Yeminli Mali Müşavir Özcan gazetemize yaptığı açıklamada şunları söyledi:
“Mutfaklarda yangın var. Yüksek enflasyon ve hayat pahalılığı sabit gelirli olarak nitelendirilen memurların ve işçilerin belini büktü. Alım gücü kalmadığı için emekliler evlerinden çıkamıyor.
İktidar seçimlerden önce uzunca bir süre döviz kurlarını baskılamıştı. Seçimler öncesinde sürekli baskılanan döviz kurları seçimlerden sonra serbest bırakılınca Amerikan Doları kısa zamanda 27,00 TL seviyelerine çıkmıştır. Diğer döviz kurlarında da benzer oranlarda artışlar gerçekleşmiştir.

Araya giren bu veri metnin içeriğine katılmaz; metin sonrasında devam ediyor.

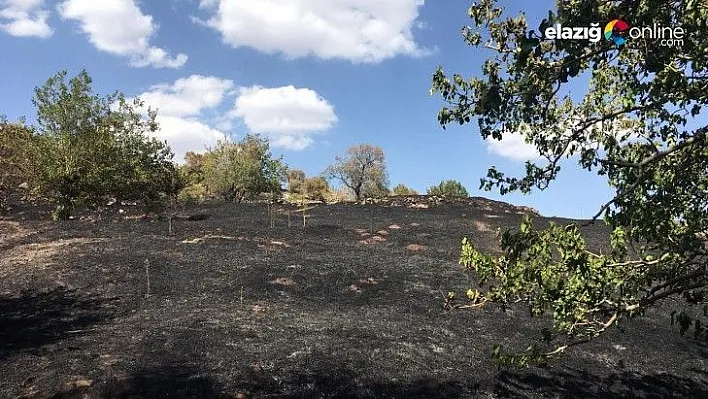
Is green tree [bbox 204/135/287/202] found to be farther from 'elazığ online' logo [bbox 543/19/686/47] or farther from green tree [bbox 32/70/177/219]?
'elazığ online' logo [bbox 543/19/686/47]

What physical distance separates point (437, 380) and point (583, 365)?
152 inches

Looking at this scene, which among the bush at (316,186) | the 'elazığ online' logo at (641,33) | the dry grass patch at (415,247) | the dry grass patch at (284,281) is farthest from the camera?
the bush at (316,186)

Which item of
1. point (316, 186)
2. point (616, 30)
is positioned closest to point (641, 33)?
point (616, 30)

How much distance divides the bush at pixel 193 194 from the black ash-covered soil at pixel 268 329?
13948mm

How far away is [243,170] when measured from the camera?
42500 millimetres

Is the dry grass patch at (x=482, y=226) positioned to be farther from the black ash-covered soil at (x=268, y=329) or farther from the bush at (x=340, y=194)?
the bush at (x=340, y=194)

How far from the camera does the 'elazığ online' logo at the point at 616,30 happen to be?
14.4 feet

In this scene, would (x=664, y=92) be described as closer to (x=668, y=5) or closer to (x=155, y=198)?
(x=668, y=5)

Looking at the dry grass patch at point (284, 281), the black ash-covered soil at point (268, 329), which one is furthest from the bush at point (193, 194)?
the dry grass patch at point (284, 281)

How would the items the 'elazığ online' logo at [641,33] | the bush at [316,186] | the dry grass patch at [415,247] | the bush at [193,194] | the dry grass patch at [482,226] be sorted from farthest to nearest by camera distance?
1. the bush at [316,186]
2. the bush at [193,194]
3. the dry grass patch at [482,226]
4. the dry grass patch at [415,247]
5. the 'elazığ online' logo at [641,33]

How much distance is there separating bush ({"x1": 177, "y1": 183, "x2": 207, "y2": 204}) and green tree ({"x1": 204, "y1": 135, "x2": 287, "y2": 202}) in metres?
1.01

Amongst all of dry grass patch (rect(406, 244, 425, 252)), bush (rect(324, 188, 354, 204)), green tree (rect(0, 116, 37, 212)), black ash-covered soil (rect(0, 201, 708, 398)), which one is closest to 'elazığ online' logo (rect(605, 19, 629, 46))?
black ash-covered soil (rect(0, 201, 708, 398))

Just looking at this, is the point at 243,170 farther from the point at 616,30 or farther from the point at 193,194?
the point at 616,30

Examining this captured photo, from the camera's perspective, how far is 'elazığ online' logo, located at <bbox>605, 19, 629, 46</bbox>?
438 cm
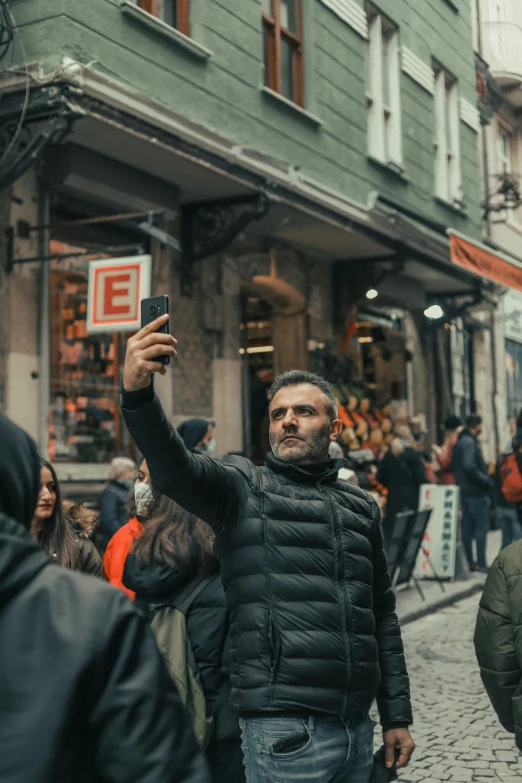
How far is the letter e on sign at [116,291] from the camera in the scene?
9.17 m

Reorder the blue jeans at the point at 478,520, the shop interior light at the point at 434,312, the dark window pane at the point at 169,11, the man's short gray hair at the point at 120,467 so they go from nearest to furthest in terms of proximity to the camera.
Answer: the man's short gray hair at the point at 120,467, the dark window pane at the point at 169,11, the blue jeans at the point at 478,520, the shop interior light at the point at 434,312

Akaryakıt fiyatlarında litre başına ilave edilen 5 liralık ÖTV, araçlar için alınması planlanan ikinci bir MTV, döviz kurlarında meydana gelen bu artışlar her türlü mal ve hizmet fiyatlarına yansımış, benzinin ve motorinin litre fiyatı 33-34 TL, etin kilosu 350-400 TL olmuş, ücretli kesimin ve dar gelirli halkın alım gücü iyice azalmıştır.
20 Haziran 2023 tarihli açıklamamızda; ‘5 liraya aldığımız ekmeği birkaç ay sonra 6 liraya alırsak maaş yine eriyecektir.’ demiştik. Bu açıklamanın üzerinden yalnızca 1 ay geçti ve ekmek fiyatı 7,5 liraya çıktı, tepkilerden sonra yine bugün için 6,5 lira oldu.

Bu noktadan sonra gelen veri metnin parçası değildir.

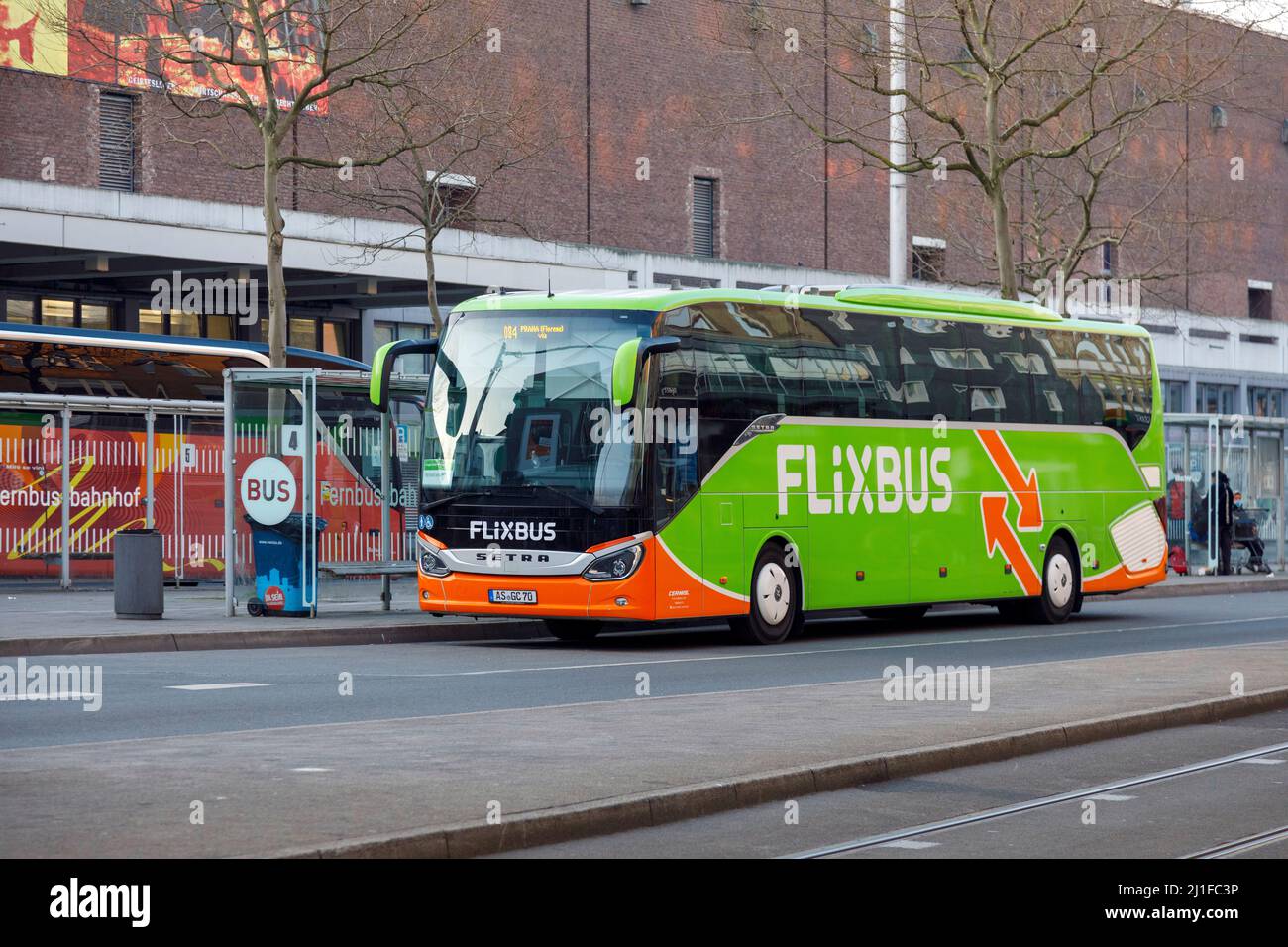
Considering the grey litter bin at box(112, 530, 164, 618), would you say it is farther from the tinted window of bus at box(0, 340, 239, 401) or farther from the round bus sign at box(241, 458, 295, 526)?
the tinted window of bus at box(0, 340, 239, 401)

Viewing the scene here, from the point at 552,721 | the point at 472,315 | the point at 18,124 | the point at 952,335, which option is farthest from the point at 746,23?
the point at 552,721

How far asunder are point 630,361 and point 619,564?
2.03m

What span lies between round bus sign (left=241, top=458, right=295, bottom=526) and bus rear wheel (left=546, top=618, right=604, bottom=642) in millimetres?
3187

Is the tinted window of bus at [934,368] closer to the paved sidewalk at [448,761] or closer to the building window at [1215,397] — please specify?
the paved sidewalk at [448,761]

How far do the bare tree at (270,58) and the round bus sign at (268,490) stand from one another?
11.2 feet

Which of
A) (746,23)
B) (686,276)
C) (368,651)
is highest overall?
(746,23)

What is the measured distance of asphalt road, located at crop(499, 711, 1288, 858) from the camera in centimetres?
870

Paranın alım gücünde istikrar olmadığı sürece, ekonomimiz düzelmeyecek, enflasyon aşağı çekilmeyecektir.
Kıdem tazminatı tavanı brüt ücret ile kıyaslandığında, 20 yıllık süreçte gittikçe erimiş ve anlamını yitirmiştir. 2002 yılında kıdem tazminatı tavanı o zaman geçerli olan brüt asgari ücretin yaklaşık 5,7 katı iken, 2012 yılında 3,84 kata gerilemiş, bugün geçerli olan asgari ücretin ise ne yazık ki 1,75 katına kadar düşmüştür. Artık insanlar yıllarca çalışıp emekli olduklarında alacakları kıdem tazminatı veya emekli ikramiyesi ile eskiden olduğu gibi bir ev ya da araba almayı düşünmek bir yana, hayal dahi edemez haldedir. Bu durum ücretli çalışan insanlarımızın içinde bulunduğu haksızlığı ortaya koyan göstergelerden sadece birisidir…
İktidar, seçimlerden önce iktisat bilimi ile açıklaması olmayan, faizin sebep enflasyonun sonuç olduğu teorisine dayanan uygulamalarından vazgeçmek zorunda kalmıştır.

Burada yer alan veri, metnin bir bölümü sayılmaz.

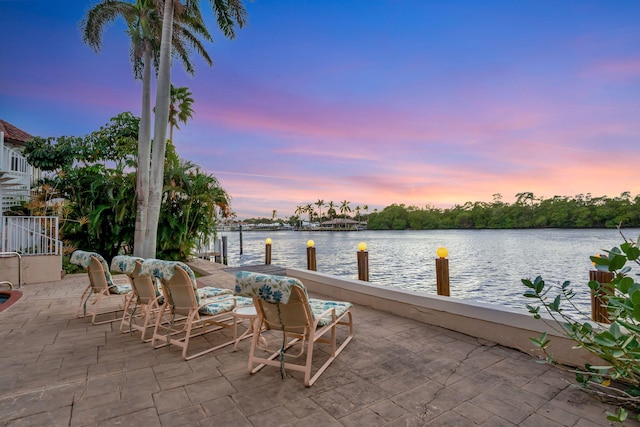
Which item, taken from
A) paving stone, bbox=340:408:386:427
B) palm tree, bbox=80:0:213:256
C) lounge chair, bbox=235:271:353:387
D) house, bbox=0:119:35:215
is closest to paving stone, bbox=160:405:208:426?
lounge chair, bbox=235:271:353:387

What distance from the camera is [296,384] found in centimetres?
243

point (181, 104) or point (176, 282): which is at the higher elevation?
point (181, 104)

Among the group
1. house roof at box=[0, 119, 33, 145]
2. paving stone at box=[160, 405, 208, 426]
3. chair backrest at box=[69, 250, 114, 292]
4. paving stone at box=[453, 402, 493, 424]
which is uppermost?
house roof at box=[0, 119, 33, 145]

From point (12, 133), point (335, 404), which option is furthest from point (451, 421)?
point (12, 133)

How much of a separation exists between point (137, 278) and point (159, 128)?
5.71 meters

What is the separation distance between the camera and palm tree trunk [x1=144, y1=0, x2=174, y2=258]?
8.02m

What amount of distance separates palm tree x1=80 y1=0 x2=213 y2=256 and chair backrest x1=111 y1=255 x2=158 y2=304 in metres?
5.20

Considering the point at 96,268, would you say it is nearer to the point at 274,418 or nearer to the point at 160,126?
A: the point at 274,418

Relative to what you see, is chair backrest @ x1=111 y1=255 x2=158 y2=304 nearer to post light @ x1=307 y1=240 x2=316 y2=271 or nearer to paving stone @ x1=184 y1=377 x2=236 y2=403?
paving stone @ x1=184 y1=377 x2=236 y2=403

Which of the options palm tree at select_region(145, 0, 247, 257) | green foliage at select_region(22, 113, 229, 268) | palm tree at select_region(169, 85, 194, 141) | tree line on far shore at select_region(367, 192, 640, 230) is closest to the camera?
palm tree at select_region(145, 0, 247, 257)

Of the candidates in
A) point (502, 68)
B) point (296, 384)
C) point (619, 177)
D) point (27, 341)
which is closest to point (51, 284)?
point (27, 341)

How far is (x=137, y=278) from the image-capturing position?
3.60 m

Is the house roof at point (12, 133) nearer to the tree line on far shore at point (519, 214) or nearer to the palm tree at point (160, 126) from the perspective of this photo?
the palm tree at point (160, 126)

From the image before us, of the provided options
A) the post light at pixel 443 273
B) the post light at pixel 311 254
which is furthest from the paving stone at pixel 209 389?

Merkez Bankası tarafından sürekli indirilen ve %8,50 oranına kadar çekilen faiz oranları piyasada karşılık bulmamış, seçimlerden sonra göreve getirilen Hazine ve Maliye Bakanı ile Merkez Bankası Başkanı faiz oranlarını bugün itibariyle %17,50’ye çıkarmışlardır.”
Emeklilere verilen zam ve ekonomik istikrar konusunda düşüncelerini sorduğumuz Özcan;
“Emekliler sanki ülkenin üvey evladı muamelesi görüyor. Enflasyonun % 100’den fazla olduğu bir ortamda %25 oranında zam emeklinin ihtiyacını karşılamaktan ve gerçeklikten uzaktır. Emekliye de memurlara olduğu gibi seyyanen bir zam verilmesi şarttır. Ayrıca emekli maaşları sadeleştirilmeli, memur, işçi veya esnaf emekliler aynı tutarda maaş almalıdır. Mutlaka küçük esnaf ve tarım işletmeleri desteklenmeli, üretime ve ihracata önem verilmelidir. Paramızın alım gücünü istikrara kavuşturmadıkça, mutfaklardaki yangın günden güne büyüyerek devam edecek, halkımızın mutsuzluğu artacaktır.” şeklinde konuştu.